The findings were based on interviews with 25 Latino families in five regions including California’s Central Valley. Researchers also cited national statistics indicating 60 percent of Latinos have observed foreclosures in their neighborhood and cash buyers accounted for 25 percent of second-quarter sales last year, turning owner-occupied homes into investment properties.
Bowdler said the Home Affordable Modification Program, announced by President Obama a year ago, is not helping, largely because the program is voluntary for lenders.
“Now you have complications where families have lost a job,” Bowdler said. “They’re tapping savings and retirement accounts and borrowing from friends and family. Banks are standing on the sideline and not modifying mortgages.”
Attorney Phyllis Shafton Katz of California Rural Legal Assistance in Watsonville,
which is 77 percent Latino, made the same assessment last year.
Watsonville and Freedom saw half of the county’s 727 foreclosure sales last year, and two-thirds of the 906 foreclosure sales the year before.

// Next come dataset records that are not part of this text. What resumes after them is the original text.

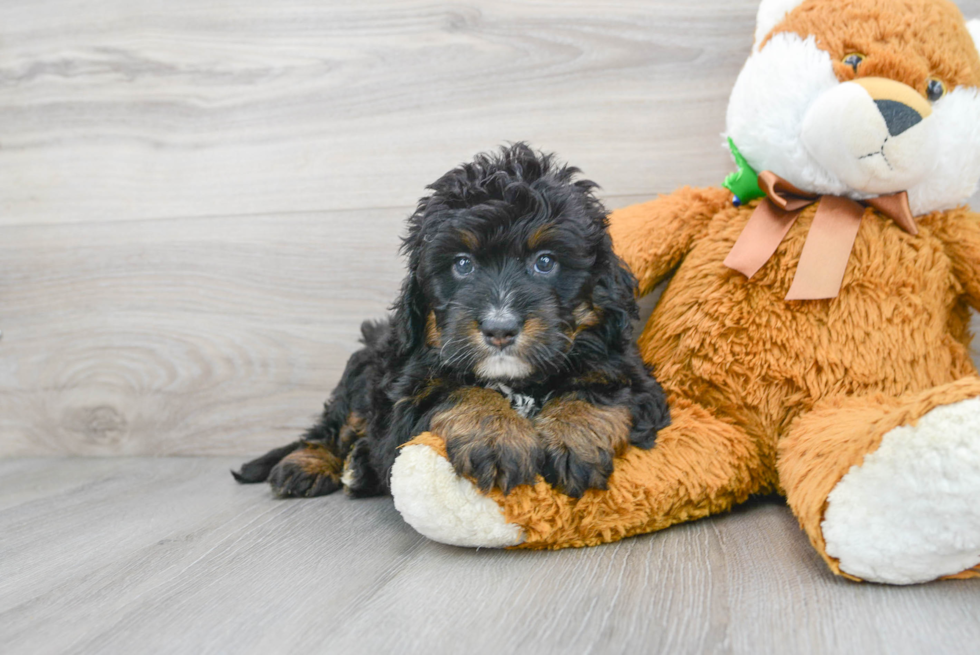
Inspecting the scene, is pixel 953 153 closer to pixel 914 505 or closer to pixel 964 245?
pixel 964 245

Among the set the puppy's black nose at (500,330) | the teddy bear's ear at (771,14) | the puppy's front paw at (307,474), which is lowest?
the puppy's front paw at (307,474)

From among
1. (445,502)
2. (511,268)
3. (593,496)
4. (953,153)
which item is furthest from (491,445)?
(953,153)

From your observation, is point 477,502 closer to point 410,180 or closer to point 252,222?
point 410,180

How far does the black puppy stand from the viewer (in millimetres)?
1487

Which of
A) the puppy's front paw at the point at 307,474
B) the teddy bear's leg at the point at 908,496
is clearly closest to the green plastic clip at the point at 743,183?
the teddy bear's leg at the point at 908,496

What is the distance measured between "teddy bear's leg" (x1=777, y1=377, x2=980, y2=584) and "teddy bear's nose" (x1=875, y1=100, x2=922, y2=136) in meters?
0.60

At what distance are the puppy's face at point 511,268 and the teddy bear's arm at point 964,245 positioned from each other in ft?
2.68

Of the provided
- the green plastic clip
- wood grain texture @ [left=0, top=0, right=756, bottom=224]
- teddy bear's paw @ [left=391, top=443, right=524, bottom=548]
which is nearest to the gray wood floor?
wood grain texture @ [left=0, top=0, right=756, bottom=224]

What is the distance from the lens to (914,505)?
1.23 metres

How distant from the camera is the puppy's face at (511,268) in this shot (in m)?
1.50

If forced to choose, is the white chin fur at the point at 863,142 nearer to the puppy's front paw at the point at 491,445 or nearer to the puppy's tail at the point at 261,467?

Too many homes in Watsonville are “underwater,” worth less than what is owed, for the federal programs to work, Katz said, and homeowners don’t have enough income to qualify for loans.
One example of how values have changed: 100 Pelican Drive, behind the Overlook shopping center, was purchased for $522,000 in 2004 by a Latino buyer. It was foreclosed last year, and resold for $425,000.
Roberto Quercia, co-author of the foreclosure report and a professor of city planning at UNC, said only half his students can tell the difference between an affordable mortgage and a pricey predatory mortgage, indicating the need for financial education.
La Raza recommends Congress enact a refundable tax credit to subsidize an annual visit to a certified financial planner.
“We need Congress to work out better solutions,” said Carol Ornelas of Visionary Home Builders, a nonprofit in Stockton, the city that was America’s foreclosure capital in 2008. “We need them now.”